États-Unis : Bush coupe le budget à l’agriculture

Washington (États-Unis), 6 février 2006 – La Maison-Blanche a dévoilé un projet de budget 2007 qui fait la part belle aux dépenses de défense, de sécurité et des opérations à l’étranger, mais taille dans les autres secteurs et compte sur la croissance pour ramener le déficit sous les 400 milliards de dollars.
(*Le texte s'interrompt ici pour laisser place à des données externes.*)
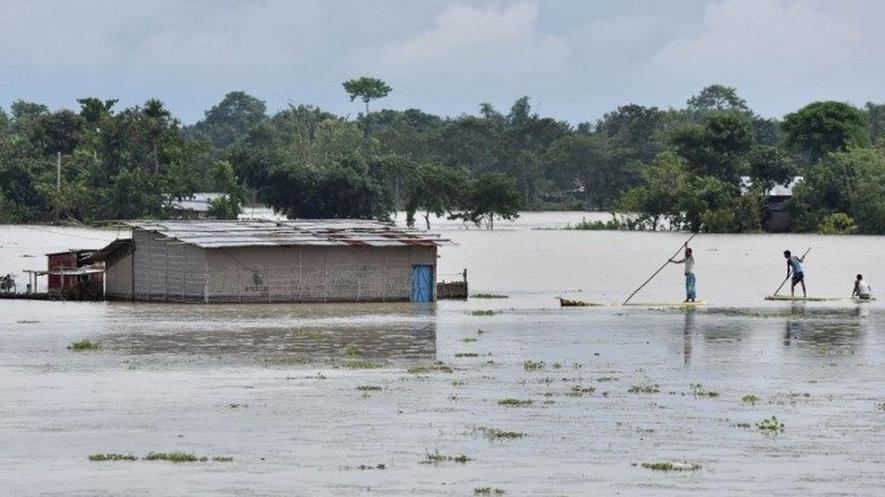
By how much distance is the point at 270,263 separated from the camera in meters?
48.7

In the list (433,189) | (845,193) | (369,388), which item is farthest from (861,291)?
(433,189)

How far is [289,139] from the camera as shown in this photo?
158000 mm

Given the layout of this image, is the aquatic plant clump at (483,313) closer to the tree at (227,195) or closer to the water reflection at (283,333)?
the water reflection at (283,333)

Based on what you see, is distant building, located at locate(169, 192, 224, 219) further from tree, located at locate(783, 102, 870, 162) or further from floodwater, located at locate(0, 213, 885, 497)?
floodwater, located at locate(0, 213, 885, 497)

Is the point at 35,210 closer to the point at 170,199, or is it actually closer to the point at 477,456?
the point at 170,199

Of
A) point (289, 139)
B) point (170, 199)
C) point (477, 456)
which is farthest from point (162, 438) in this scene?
point (289, 139)

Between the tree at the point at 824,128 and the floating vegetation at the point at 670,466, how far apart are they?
109944 mm

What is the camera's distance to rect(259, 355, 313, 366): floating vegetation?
1228 inches

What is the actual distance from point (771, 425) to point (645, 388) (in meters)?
4.44

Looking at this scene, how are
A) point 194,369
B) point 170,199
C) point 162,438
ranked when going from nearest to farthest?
point 162,438 < point 194,369 < point 170,199

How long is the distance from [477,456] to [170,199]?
296 ft

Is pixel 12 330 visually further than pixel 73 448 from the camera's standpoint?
Yes

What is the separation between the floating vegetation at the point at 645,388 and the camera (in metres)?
27.1

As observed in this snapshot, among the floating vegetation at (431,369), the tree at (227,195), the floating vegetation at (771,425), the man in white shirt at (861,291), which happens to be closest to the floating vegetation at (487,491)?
the floating vegetation at (771,425)
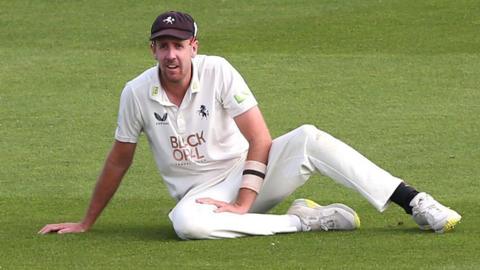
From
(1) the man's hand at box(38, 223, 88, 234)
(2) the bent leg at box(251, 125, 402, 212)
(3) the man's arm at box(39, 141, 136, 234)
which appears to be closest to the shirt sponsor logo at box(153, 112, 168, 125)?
(3) the man's arm at box(39, 141, 136, 234)

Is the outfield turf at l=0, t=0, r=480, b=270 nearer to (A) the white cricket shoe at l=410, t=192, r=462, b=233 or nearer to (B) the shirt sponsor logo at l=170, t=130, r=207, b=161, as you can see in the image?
(A) the white cricket shoe at l=410, t=192, r=462, b=233

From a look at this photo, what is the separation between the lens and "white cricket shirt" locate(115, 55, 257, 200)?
837cm

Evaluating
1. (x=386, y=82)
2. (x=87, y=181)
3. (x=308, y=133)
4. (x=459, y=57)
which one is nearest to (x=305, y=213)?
(x=308, y=133)

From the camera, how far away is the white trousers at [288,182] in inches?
321

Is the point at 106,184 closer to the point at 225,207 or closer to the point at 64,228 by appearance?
the point at 64,228

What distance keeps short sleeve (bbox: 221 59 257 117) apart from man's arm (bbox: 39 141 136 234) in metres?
0.59

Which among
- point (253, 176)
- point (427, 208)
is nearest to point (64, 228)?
point (253, 176)

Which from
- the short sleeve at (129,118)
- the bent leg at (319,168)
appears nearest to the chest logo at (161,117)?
the short sleeve at (129,118)

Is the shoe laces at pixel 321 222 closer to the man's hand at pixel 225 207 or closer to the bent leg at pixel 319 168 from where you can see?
the bent leg at pixel 319 168

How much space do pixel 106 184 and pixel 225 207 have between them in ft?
2.38

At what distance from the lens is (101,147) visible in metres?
11.6

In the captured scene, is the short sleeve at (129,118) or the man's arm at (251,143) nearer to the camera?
the man's arm at (251,143)

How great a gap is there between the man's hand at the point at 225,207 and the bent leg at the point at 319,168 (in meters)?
0.25

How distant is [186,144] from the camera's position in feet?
27.6
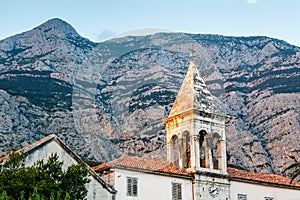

Le gouvernement prévoit ainsi des coupes dans la majorité des grands secteurs: -6,5% pour l’agriculture, -3,8% pour l’éducation, -2,3% pour la santé, -7,2% pour la justice, -9,4% pour les transports, -4% pour l’environnement.

Le projet table sur un déficit de 354 milliards de dollars en 2007, soit 2,6% du produit intérieur brut (PIB).

Cela correspond à 69 milliards de moins que les 423 milliards finalement attendus pour 2006 (3,2% du PIB) par l’administration Bush. Celle-ci tablait jusqu’à présent sur un déficit 2006 « supérieur à 400 milliards ».

Le chiffre final tient compte des « dépenses inattendues liées à l’aide et l’effort de reconstruction en réponse aux cyclones Katrina et Rita », a-t-elle expliqué.

Entre 2006 et 2007 cependant, le déficit devrait se réduire grâce, d’abord, à « une politique vigoureuse de limitation des dépenses ».

Les dépenses pour 141 programmes jugés peu efficaces vont être réduites ou stoppées, ce qui permettra d’économiser « près de 15 milliards de dollars rien qu’en 2007 ».

A plus long terme, sur la période 2007-2011, 65 milliards seront économisés grâce aux réformes dans l’agriculture, la couverture retraite et le système Medicare, qui assure la couverture sociale des personnes âgées et handicapées. Quelque 36 milliards d’économies seront réalisées dans le cadre de ce seul programme.

« A long terme, la plus grande menace pour notre santé budgétaire vient de la croissance insoutenable des programmes de retraite, comme la sécurité sociale et Medicare », justifie le texte, évoquant l’arrivée à la retraite des générations du baby-boom.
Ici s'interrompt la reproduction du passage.